In der anschließenden von Ralf Hron moderierten Diskussionsrunde stellten die Betriebsräte Ingrid Hanusch (Hotel Westin Bellevue), Jörg Furkert (CooolCase Dresden), Ullrich Jentzsch (VW Dresden) und Holm Theinert (Infineon Dresden) Fragen an die Politiker Dr. Eva-Maria Stange (SPD), Alexander Krauß (CDU), Annekatrin Klepsch (DIE LINKE) und Johannes Lichdi (Bündnis 90/DIE GRÜNEN).
Besonders am Herzen lag den Betriebsräten die Frage nach einem gesetzlichen Mindestlohn, wie er von den Gewerkschaften des DGB auch gefordert wird. Die anwesenden Politiker zeigten alle Verständnis für dieses Anliegen und schlossen sich mit Ausnahme von Alexander Krauß an. Der verwies zum einen auf die Autonomie der Tarifparteien und zum anderen führte er an, dass Qualifizierungsmaßnahmen und damit einhergehende Qualitätssteigerungen die Abwärtsspirale im Bieterwettbewerb bei Preisen und Löhnen durchbrechen würde und somit langfristig gesehen fast ein jeder Arbeitnehmer von seinem Lohn angemessen leben könne und zusätzliche Transferleistungen durch den Staat somit nur eine Übergangslösung seien.
Ein weiteres Thema in der Diskussion war die immer mehr verbreitete Leiharbeit in den Betrieben, die zu einer Differenzierung der Belegschaften in Klassen führt.
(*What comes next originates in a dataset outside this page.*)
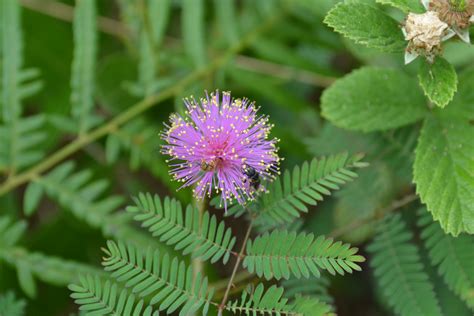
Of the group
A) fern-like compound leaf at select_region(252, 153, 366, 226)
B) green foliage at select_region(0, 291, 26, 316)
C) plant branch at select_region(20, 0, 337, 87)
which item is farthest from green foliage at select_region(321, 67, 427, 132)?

Dabei nahmen die Politiker die Sorgen auf, hatten dabei jedoch unterschiedliche Ansätze zur Lösung. Während die Vertreter von SPD, DIE LINKE und Bündnis 90/DIE GRÜNEN für neue gesetzliche Begrenzungen und Regulierungen plädierten, verwies die CDU auf die bestehenden Möglichkeiten im Rahmen der betrieblichen Mitbestimmung, die noch Potentiale zur Eindämmung des Missbrauchs habe.
Bei der Forderung der Betriebsräte nach einem Primat der regionalen Vergabe von öffentlichen Aufträgen zeigte sich Johannes Lichdi skeptisch ob der Umsetzung, da das Kriterium der Regionalität schwer zu fassen sei und unter Umständen in engstirnige Regionalismen und sogar Nationalismen führen könne. Er mahnte hingegen einen weiterführenden Kriterienkatalog an, der neben sozialen auch ökologische Standards mit einbeziehe.
Die Frage nach der zukünftigen Wirtschaftsförderungsstrategie des Freistaates wurde in der Runde sehr kontrovers diskutiert. Annekatrin Klepsch kritisierte die bisher forcierte Förderung der so genannten Leuchttürme, deren Schwäche bei der Pleite des Dresdner Chipherstellers Quimonda schonungslos gezeigt wurde. Vielmehr plädierte sie dafür, regionale Wirtschaftskreisläufe zu fördern und so die gesellschaftlichen Auswirkungen in den sich zwangläufig ergebenden wirtschaftsschwachen Regionen, wie die politische Radikalisierung und Abwanderung, einzudämmen. Eva-Maria Stange mahnte hingegen eine wirkliche wirtschaftspolitische Strategie des Freistaates an. Die Leuchttürme könnten ein Teil einer solchen Strategie sein, aber nicht das ganze Konzept an sich. Bei der Bewertung der Insolvenz des Dresdner Chipwerks ergriff sie Partei für das Wirtschaftsministerium und den Minister, indem sie die finanzielle Unmöglichkeit einer Rettung darlegte.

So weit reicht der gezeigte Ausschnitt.